AdamStein97 / Semi-Supervised-BERT-NER

31 stars 8 forks source link

Two questions about applying your amazing model to Traditional Chinese dataset #1

Open marcusau opened 4 years ago

marcusau commented 4 years ago

Thanks for your amazing works. Appreciate this models very much.

I do have a Chinese dataset of ~60k sentences. The labeled NERs are done but 50% of them must be further polished as the manual NER labelling would include some noises.

Based on your instructions in "bert_ner_data_dist_kl_config.yaml",

model_start_weights_filename: 'BERT_NER_final'

So , in order to train a bert_ner_data_dist_kl model, we have to train a ber_ner_baseline model first, and then leverage the result of this baseline model to train bert_ner_data_dist_kl model.

My Understanding is correct?

Additionally, the purpose of your semi-supervised-bert-ner is to tackle the issues of limited labelled NER data for training a NER model right?

For me , my firm offers me a huge "raw dataset" but labelling data is limited.

Thanks a lot.

Marcus

AdamStein97 commented 4 years ago

Hi Marcus,

You are correct. You first train the BERT_NER model using the bert_ner_trainer.py file. After this is trained, you use the bert_ner_trainer_data_dist_kl.py to fine tune these weights. With around 60k sentences, I would recommend a high batch size to make the fine tuning as effective as possible.

Yes exactly. The goal of the model is to be able to leverage unlabelled data to improve accuracy. If you can get this "raw dataset" in the same format as your labelled examples then hopefully this approach will be successful for you.

Let me know if you have any more questions!

Thanks, Adam

marcusau commented 4 years ago

Hi Adam,

Thanks for your prompt response. Just one follow-up question. If my approach is :

  1. use 40% of my raw dataset (~25k sentences) to train the BERT_NER model using the bert_ner_trainer.py file, (because I have high conviction of the quality of the NER label on this 40% data.)

  2. use the full dataset (~60k sentences) for bert_ner_trainer_data_dist_kl.py to fine tune these weights.

Do you think my approach is correct?

Thanks a lot.

[Records shown]
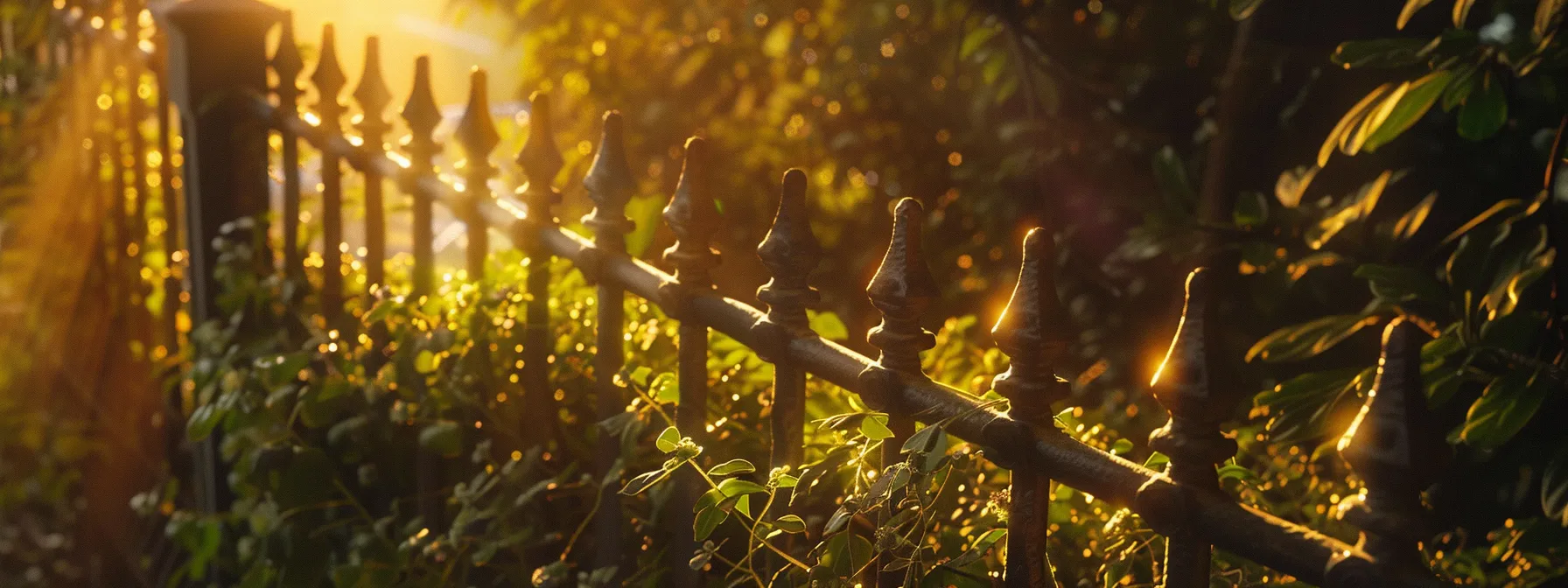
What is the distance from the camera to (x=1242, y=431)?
2.11m

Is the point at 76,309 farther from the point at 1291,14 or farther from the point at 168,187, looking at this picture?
the point at 1291,14

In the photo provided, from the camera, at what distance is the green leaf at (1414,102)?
1.67m

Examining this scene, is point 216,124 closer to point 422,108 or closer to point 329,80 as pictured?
point 329,80

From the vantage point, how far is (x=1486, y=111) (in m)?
1.68

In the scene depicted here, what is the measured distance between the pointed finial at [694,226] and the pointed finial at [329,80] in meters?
1.38

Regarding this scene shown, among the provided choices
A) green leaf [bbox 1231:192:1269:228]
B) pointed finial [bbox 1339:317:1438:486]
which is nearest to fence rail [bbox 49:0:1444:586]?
pointed finial [bbox 1339:317:1438:486]

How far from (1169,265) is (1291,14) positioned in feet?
2.60

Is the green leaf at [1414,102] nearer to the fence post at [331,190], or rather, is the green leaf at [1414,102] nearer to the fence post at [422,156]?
the fence post at [422,156]

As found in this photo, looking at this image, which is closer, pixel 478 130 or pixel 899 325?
pixel 899 325

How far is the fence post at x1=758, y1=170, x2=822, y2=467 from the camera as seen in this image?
1.57 meters

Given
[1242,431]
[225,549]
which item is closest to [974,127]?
[1242,431]

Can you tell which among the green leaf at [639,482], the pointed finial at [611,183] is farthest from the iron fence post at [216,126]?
the green leaf at [639,482]

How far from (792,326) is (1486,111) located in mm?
983

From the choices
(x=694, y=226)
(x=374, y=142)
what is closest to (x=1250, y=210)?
(x=694, y=226)
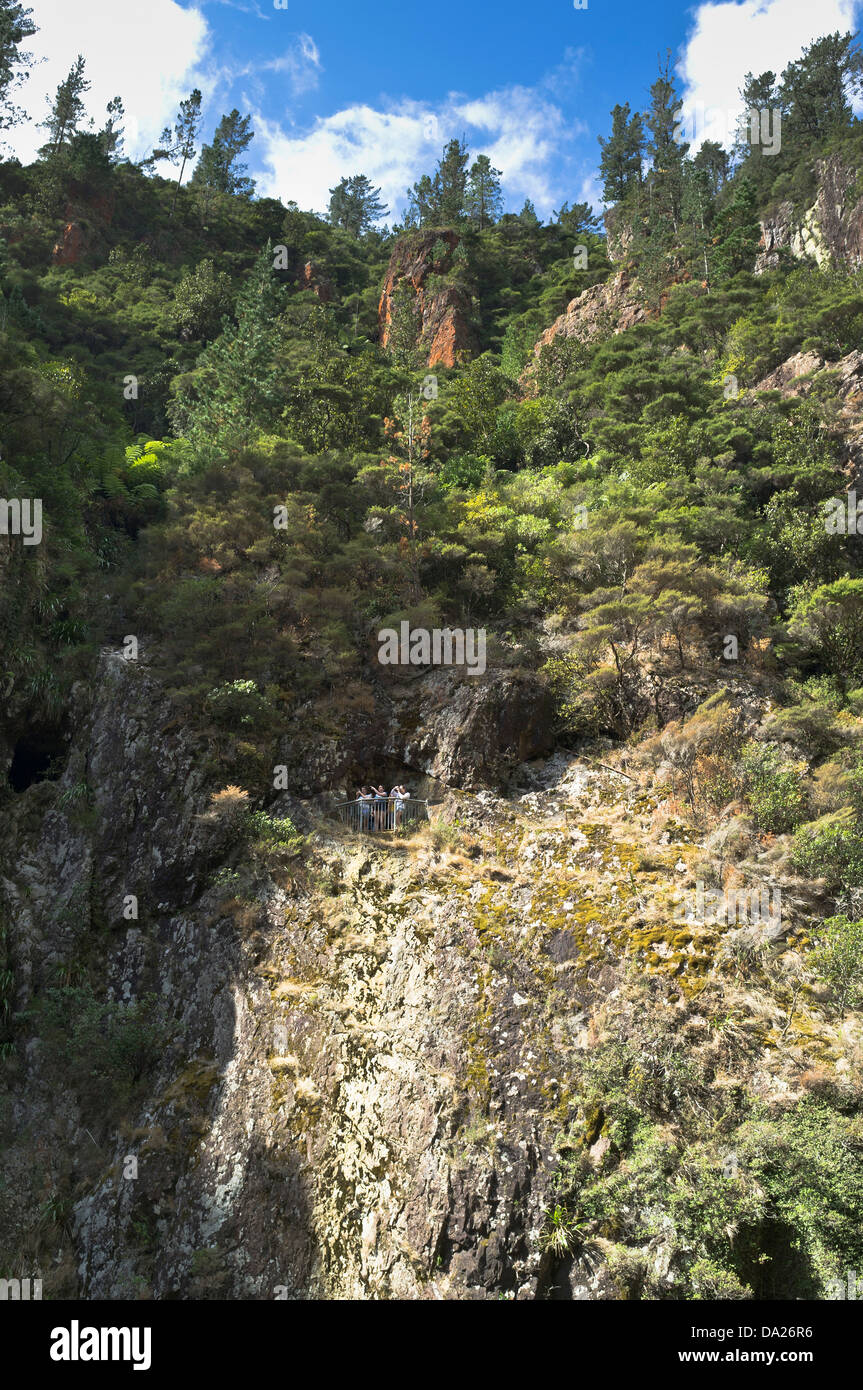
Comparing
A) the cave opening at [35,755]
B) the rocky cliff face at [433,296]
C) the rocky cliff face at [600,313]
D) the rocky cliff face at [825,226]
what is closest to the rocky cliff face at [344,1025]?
the cave opening at [35,755]

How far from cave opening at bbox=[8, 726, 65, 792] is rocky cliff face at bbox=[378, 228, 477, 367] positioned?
33.3 meters

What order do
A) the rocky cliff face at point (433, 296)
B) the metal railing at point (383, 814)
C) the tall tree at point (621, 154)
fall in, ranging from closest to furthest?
→ the metal railing at point (383, 814) < the rocky cliff face at point (433, 296) < the tall tree at point (621, 154)

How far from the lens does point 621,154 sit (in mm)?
62312

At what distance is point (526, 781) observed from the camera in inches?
651

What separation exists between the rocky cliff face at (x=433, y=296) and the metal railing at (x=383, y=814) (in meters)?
34.5

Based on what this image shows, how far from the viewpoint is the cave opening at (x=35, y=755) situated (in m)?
18.1

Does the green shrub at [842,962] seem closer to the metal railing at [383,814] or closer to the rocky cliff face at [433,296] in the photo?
the metal railing at [383,814]

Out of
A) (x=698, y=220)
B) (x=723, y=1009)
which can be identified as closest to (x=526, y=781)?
(x=723, y=1009)

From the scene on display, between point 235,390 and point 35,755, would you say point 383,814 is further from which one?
point 235,390

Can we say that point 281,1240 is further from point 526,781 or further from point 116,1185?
point 526,781

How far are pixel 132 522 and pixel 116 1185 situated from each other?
2002 cm

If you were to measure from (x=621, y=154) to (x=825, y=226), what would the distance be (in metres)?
29.9

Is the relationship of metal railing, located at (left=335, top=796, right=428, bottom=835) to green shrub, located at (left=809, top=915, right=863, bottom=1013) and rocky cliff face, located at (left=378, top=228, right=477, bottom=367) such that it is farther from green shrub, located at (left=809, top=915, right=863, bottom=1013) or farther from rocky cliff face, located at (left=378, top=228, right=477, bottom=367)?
rocky cliff face, located at (left=378, top=228, right=477, bottom=367)

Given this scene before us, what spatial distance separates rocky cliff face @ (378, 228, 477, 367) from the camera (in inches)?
1752
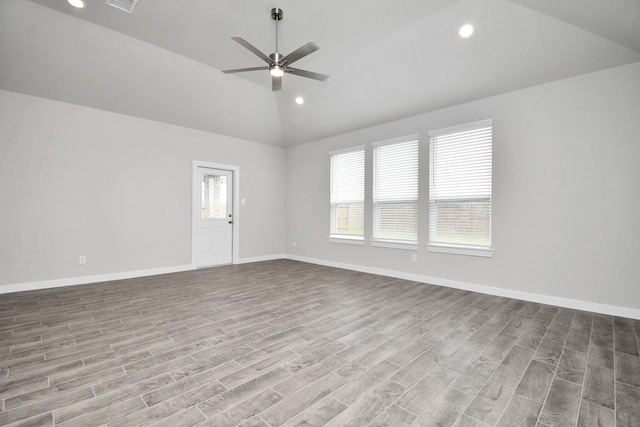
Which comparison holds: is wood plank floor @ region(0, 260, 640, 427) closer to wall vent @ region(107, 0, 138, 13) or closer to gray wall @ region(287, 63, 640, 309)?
gray wall @ region(287, 63, 640, 309)

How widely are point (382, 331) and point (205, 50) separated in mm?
4482

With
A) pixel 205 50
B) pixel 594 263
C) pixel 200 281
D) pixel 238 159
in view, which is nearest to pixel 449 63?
pixel 594 263

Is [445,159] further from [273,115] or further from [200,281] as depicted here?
[200,281]

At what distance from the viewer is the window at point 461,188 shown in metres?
4.15

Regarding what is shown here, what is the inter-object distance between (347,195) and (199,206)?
122 inches

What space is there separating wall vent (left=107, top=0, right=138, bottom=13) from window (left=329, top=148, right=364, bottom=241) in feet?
13.2

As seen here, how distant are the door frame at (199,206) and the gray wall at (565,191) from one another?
4.23 metres

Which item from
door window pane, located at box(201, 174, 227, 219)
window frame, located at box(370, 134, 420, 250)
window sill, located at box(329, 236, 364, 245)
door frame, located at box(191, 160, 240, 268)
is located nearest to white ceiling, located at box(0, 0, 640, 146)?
window frame, located at box(370, 134, 420, 250)

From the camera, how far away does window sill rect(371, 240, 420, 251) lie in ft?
16.0

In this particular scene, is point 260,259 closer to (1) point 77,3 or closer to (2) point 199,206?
(2) point 199,206

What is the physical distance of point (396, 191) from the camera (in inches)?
204

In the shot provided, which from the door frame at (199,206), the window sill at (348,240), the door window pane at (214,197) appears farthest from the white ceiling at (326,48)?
the window sill at (348,240)

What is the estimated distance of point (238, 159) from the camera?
6.53m

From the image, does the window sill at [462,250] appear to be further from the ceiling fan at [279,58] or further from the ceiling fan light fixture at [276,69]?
the ceiling fan light fixture at [276,69]
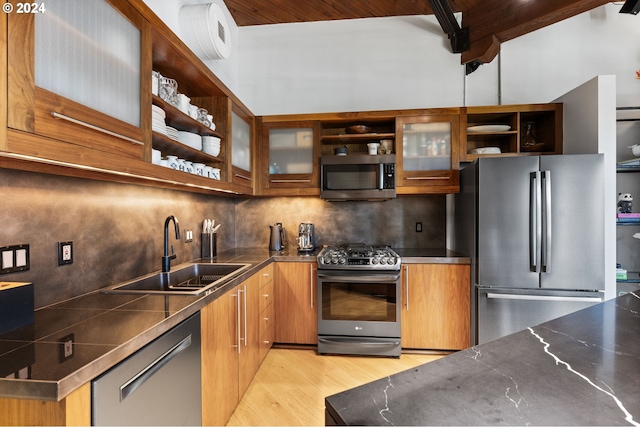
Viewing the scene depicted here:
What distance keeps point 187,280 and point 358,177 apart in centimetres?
168

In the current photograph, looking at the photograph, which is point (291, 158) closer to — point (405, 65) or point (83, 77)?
point (405, 65)

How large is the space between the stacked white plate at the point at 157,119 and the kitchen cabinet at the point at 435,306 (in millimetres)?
2093

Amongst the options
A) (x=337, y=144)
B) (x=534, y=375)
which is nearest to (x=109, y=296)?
(x=534, y=375)

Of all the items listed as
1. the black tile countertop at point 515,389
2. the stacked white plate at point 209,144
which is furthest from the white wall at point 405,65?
the black tile countertop at point 515,389

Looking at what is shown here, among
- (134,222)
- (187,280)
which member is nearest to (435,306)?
(187,280)

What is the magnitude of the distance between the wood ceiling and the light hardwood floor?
2.75 m

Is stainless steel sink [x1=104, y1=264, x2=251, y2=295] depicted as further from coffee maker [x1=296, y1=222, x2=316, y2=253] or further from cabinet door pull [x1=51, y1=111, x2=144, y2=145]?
coffee maker [x1=296, y1=222, x2=316, y2=253]

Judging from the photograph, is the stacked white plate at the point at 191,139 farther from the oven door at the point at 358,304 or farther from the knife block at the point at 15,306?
the oven door at the point at 358,304

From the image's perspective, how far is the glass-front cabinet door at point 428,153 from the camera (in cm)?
289

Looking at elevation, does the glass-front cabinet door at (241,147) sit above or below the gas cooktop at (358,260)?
above

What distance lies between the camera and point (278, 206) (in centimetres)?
343

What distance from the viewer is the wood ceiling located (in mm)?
2312

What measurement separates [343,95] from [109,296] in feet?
9.07

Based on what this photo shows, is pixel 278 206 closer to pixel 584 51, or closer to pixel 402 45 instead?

[Tasks for this exercise]
• a. In the issue thread, which file is used to fine-tune the weights after the BERT_NER model has been trained?
• b. Translate this sentence from the issue thread into Spanish: "The goal of the model is to be able to leverage unlabelled data to improve accuracy."

[Answers below]
• a. bert_ner_trainer_data_dist_kl.py

• b. El objetivo del modelo es poder aprovechar datos no etiquetados para mejorar la precisión.